In the context of audio reproduction enhancement, an important role is relative to the audio devices identification. The non-linear behaviour of some devices could be considered beneficial in some cases, such as guitar amplifier reproduction, or not beneficial in the case of impulse response measurement, where the amplifier can introduce its own non-linear behaviour. Several methods can be found in the literature about non-linear system identification.

Volterra series is a linear-in-the-parameters (LIP) [8] nonlinear filter used for non-linear signal processing and non-linear system identification. It was actively used in the audio field from audio effect emulation [59, 60], to nonlinear acoustic echo cancellation [3, 6] or nonlinear active noise control [18, 58]. The identification of Volterra series can be carried out by searching the minimum of the mean square error (MMSE) between the outputs of the series and the target system. If the input is taken from an independent identically distributed (i.i.d.) sequence, it is well known that the cross-correlation method due to Lee–Schetzen [56] gives the optimal solution in the MMSE sense. This method needs the output to be expressed as a sum of orthogonal functional as those proposed by Wiener [62], since Volterra functional are not orthogonal to each other.

The Lee–Schetzen method undergoes many drawbacks: the central moments of a Gaussian input deviate from ideal values as the moment order increases [43]; the input non-idealities affect particularly the estimation of the kernels diagonal points [43, 44]; and the problem is worsened by the errors caused by a model order under-determination [40].

Effective solutions that overcome the problem of diagonal points identification have been proposed in the literature, for series up to the third order in [19], and for a generic order in [48], where a comparison between the two methods is also provided. While in analytical power series (infinite sum of elements), the identification with cross-correlation is independent of the input variance, this is no more true with truncated power series, where the approximation error depends on the variance used in the identification: a Volterra series is optimal only for inputs with variances in a neighborhood of that used for identification, also called the problem of “locality” of solution [40]. An improved cross-correlation method to overcome the problem of the “locality” of solution, based on multiple-variances has been proposed for Wiener-Volterra series and Gaussian noise in [40]: low input variances are used to identify lower-order Wiener kernels, while the input variance is gradually increased for higher-order kernels. This allows a better identification of systems that have high dynamic inputs, like audio systems, and can be applied to amplifiers [41, 45] or loudspeaker systems. In [41] the multiple-variance approach was used for the identification of audio devices with deterministic periodic signals, called perfect periodic sequence (PPS), that guarantee the orthogonality of the basis functions on a finite period. In [45] the multiple-variance approach for the identification of tube audio devices was completed with a method that drastically reduces the curse of Volterra series dimensionality, i.e. the exponential relashionship between the coefficient of the series and the order and memory of the system to be identified.

▶ _YOUR OBJECTIVE_
Copy word for word the stretch of the passage on Volterra series identification from "Volterra series is a" through "to each other.".

▶ _THE DATA_
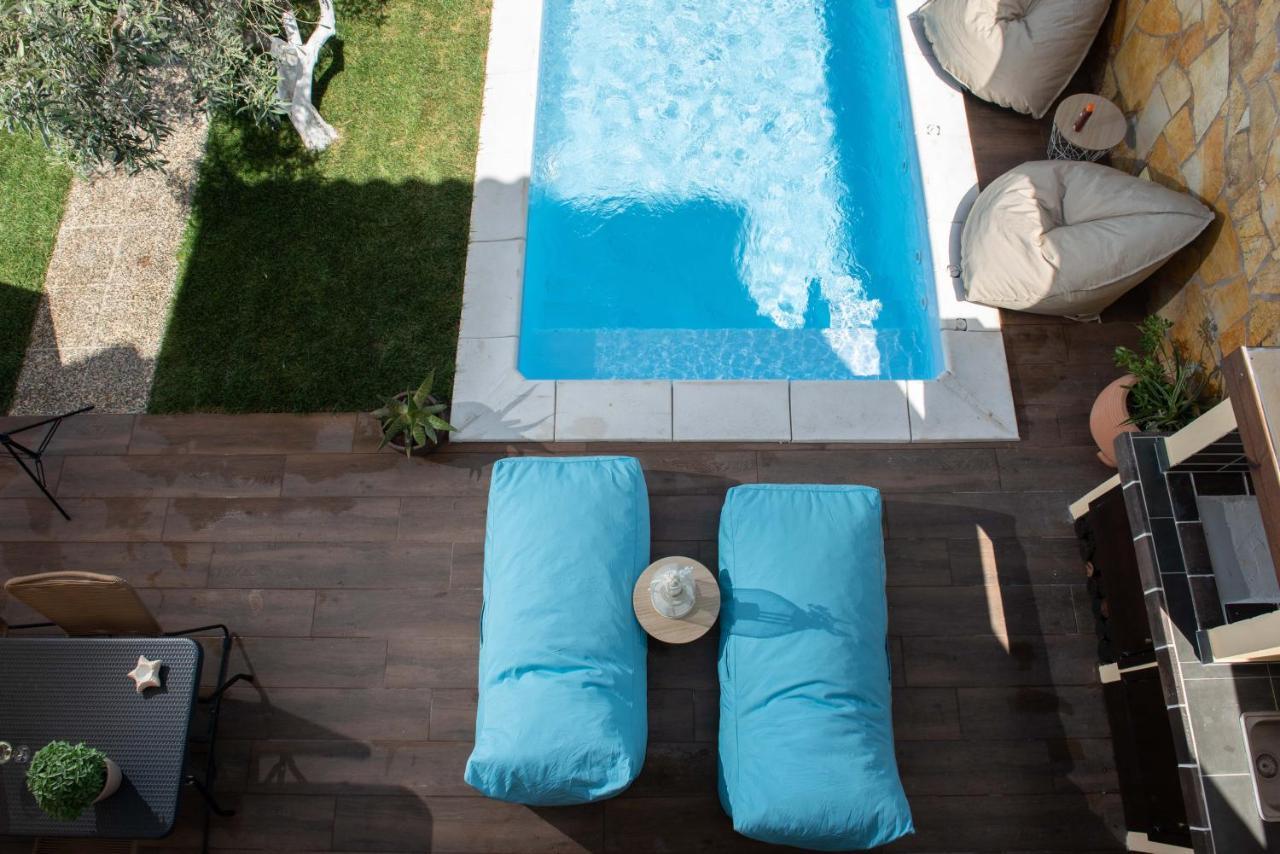 Dandy Villas Nea Roda - Melodic Waves - Private - Pool - Parking - Cellar 外观 照片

▶ _ANSWER AREA_
Volterra series is a linear-in-the-parameters (LIP) [8] nonlinear filter used for non-linear signal processing and non-linear system identification. It was actively used in the audio field from audio effect emulation [59, 60], to nonlinear acoustic echo cancellation [3, 6] or nonlinear active noise control [18, 58]. The identification of Volterra series can be carried out by searching the minimum of the mean square error (MMSE) between the outputs of the series and the target system. If the input is taken from an independent identically distributed (i.i.d.) sequence, it is well known that the cross-correlation method due to Lee–Schetzen [56] gives the optimal solution in the MMSE sense. This method needs the output to be expressed as a sum of orthogonal functional as those proposed by Wiener [62], since Volterra functional are not orthogonal to each other.